Chris Hoene, director of policy and research at the National League of Cities, said Friday that revenue is down 4.3% from last year in American cities. He said cities are in what looks like the first wave of a three- to four-year financial decline. He said revenue from property, income and sales taxes are all down at the same time for the first time in a survey taken since 1985, and widespread cuts in services are likely.
"What we're seeing happening right now in the economy is going to be playing itself out for the next several years," Hoene said.
The three mayors proposed providing loans to help cities pay pension costs. They also want $50 billion in loans for investment in infrastructure, and additional one-year loans to cities unable to borrow cash because of the tight credit markets.
Nutter said he met with Phillip Swagel, Treasury's assistant secretary for economic policy. He said Swagel "completely understood that we have major problems, in big and small and medium-size cities all across America and they want to be helpful. It's just a matter of figuring out what's the best way to do it and what works best."

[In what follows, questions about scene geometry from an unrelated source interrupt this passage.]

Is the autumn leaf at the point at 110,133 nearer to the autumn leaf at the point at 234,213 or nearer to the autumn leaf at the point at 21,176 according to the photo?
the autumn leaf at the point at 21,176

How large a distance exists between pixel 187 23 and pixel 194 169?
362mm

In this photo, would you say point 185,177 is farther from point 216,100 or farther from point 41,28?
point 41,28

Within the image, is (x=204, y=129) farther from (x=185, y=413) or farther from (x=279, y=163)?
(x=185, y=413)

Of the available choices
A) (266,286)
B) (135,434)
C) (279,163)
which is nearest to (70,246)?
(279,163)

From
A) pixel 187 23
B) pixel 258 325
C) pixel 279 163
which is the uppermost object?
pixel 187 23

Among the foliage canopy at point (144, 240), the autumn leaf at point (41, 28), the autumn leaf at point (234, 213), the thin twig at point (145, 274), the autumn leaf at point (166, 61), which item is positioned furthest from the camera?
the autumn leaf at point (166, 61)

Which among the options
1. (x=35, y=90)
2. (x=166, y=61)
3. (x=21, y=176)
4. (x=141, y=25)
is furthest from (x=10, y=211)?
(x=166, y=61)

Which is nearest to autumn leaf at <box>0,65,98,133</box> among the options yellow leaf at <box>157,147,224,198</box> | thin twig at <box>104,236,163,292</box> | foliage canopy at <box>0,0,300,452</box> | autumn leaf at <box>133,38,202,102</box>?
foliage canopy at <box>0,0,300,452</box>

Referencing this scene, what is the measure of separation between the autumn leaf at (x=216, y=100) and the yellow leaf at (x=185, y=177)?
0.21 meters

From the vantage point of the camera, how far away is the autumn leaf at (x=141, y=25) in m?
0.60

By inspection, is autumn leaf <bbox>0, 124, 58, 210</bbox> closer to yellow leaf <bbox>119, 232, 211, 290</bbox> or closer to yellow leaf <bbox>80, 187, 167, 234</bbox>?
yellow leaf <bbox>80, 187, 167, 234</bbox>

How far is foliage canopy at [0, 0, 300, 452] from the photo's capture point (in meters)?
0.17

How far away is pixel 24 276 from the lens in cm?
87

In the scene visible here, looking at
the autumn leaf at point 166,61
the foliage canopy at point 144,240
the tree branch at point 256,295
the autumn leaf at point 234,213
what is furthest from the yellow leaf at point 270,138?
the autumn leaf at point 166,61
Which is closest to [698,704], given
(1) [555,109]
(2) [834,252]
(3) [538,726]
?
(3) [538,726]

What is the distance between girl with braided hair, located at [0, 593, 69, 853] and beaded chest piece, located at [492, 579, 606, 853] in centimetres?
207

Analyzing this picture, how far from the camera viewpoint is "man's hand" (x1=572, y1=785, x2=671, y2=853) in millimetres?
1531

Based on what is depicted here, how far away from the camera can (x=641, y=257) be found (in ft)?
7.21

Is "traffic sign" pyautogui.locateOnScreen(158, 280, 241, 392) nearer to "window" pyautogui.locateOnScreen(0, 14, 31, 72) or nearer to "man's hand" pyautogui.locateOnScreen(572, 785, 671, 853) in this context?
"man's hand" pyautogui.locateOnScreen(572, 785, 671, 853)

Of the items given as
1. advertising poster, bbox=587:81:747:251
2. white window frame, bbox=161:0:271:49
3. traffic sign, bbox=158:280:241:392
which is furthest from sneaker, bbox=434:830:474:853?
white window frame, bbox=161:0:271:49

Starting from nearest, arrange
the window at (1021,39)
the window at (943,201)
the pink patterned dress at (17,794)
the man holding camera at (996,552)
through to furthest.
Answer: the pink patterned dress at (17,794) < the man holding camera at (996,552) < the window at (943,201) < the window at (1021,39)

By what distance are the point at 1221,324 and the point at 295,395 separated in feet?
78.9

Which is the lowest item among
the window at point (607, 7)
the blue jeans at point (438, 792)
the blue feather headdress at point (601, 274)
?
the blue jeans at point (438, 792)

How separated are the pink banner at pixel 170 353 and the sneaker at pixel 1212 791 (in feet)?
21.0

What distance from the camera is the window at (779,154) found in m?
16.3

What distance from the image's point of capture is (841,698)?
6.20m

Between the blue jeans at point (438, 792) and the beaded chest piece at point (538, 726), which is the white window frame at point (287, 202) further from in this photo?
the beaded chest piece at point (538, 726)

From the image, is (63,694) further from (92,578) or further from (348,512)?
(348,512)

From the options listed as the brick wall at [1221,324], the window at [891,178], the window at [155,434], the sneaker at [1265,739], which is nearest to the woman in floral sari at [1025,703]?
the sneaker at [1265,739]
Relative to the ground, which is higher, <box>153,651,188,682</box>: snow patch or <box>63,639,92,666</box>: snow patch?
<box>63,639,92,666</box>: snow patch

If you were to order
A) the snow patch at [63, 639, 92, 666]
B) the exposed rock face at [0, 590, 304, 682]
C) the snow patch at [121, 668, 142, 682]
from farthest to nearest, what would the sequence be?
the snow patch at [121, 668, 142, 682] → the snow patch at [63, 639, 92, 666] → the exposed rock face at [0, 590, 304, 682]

Asked about the request, a Treasury spokeswoman referred to Paulson's statement Wednesday that assistance to local and state governments wasn't the purpose of the bailout funding.
"The focus ... is to stabilize financial institutions and strengthen the financial system, promote lending and so on," Paulson said then.
The Philadelphia pension system lost more than $650 million in the first nine months of the year. Last week, Nutter announced Philadelphia would be laying off city employees, cutting salaries, closing most of its swimming pools and shutting nearly a dozen library branches to cope with a $108 million shortfall this year caused by lower business and real estate tax revenue. The deficit could grow to a total of $1 billion over five years.
Phoenix's budget deficit is at least $200 million and could reach $250 million by June if tax revenues keep sliding. The figure represents up to 22% of the city's $1.2 billion general fund, which pays for most city services.
Franklin said this week that city employees in Atlanta will have their hours and pay cut by 10% each week. The cuts are being made to help the city weather an expected budget shortfall of $50 million to $60 million.